## [The problem]
Copy the listing below word for word, keeping each line as it appears. Leave out the picture.

□ □ □ □ □

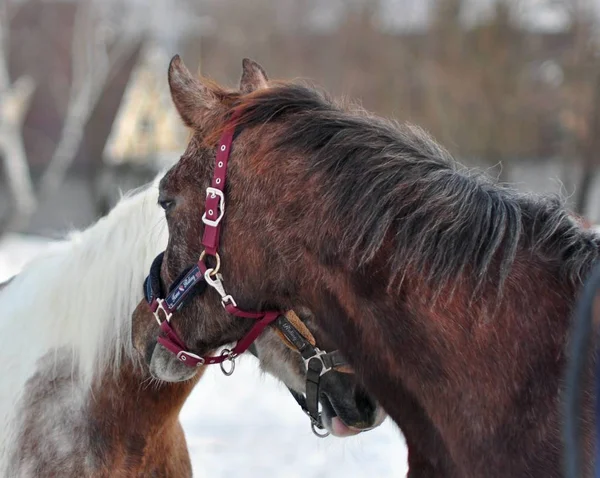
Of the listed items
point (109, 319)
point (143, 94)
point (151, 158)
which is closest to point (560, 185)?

□ □ □ □ □

## [Output for this exercise]
Of the listed items
point (109, 319)
point (143, 94)
point (151, 158)
which is closest to point (560, 185)?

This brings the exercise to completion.